Single-site DFT+DMFT for vanadium dioxide using bond-centered orbitals

We present a combined density-functional theory and single-site dynamical mean-field theory (DMFT) study of vanadium dioxide (VO₂) using an unconventional set of bond-centered orbitals as the basis of the correlated subspace. VO₂ is a prototypical material undergoing a metal-insulator transition (MIT), hosting both intriguing physical phenomena and the potential for industrial applications. With our choice of correlated subspace basis, we investigate the interplay of structural dimerization and electronic correlations in VO₂ in a computationally cheaper way compared to other state-of-the-art methods, such as cluster DMFT. Our approach allows us to treat the rutile and M1 monoclinic VO₂ phases on an equal footing and to vary the dimerizing distortion continuously, exploring the energetics of the transition between the two phases. The choice of basis presented in this work hence offers a complementary view on the long-standing discussion of the MIT in VO₂ and suggests possible future extensions to other similar materials hosting molecular-orbital-like states.

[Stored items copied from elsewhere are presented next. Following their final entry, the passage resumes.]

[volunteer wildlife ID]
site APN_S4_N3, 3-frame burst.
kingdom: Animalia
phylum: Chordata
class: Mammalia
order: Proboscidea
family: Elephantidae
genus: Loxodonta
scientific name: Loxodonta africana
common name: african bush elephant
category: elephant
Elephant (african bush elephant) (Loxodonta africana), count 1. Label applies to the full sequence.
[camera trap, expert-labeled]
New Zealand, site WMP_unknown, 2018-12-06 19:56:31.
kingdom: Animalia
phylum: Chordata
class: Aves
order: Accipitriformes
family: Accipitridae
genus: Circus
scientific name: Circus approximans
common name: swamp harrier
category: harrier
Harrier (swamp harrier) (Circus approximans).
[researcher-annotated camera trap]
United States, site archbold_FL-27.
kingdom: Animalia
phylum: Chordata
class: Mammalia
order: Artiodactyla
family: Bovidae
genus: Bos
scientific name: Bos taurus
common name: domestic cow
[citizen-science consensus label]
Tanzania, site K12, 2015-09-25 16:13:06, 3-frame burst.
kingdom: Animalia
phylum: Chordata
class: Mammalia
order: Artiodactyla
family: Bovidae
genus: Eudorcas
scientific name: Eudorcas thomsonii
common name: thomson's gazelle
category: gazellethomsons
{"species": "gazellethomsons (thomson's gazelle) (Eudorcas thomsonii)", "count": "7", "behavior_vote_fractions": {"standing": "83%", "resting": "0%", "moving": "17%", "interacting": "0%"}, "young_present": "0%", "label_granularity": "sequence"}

本项研究综合运用了密度泛函理论（DFT）与单点动力学平均场理论（DMFT），以一组非传统的以键为中心的轨道作为相关子空间的基，对二氧化钒（VO₂）进行了深入研究。VO₂作为一种典型的金属-绝缘体转变（MIT）材料，不仅蕴含着引人入胜的物理现象，而且具有潜在的工业应用价值。我们选取的相关子空间基，相较于其他最先进的方法，如簇DMFT，以更低计算成本探究了VO₂中结构二聚化与电子关联的相互作用。该方法使我们能够平等地处理金红石相和M1单斜相的VO₂，并连续改变二聚化畸变，研究两种相之间的能级转换。本研究中提出的基的选择，因此为VO₂中关于MIT的长期讨论提供了补充视角，并暗示了可能对未来其他类似材料（其具有类似分子轨道的状态）的研究拓展。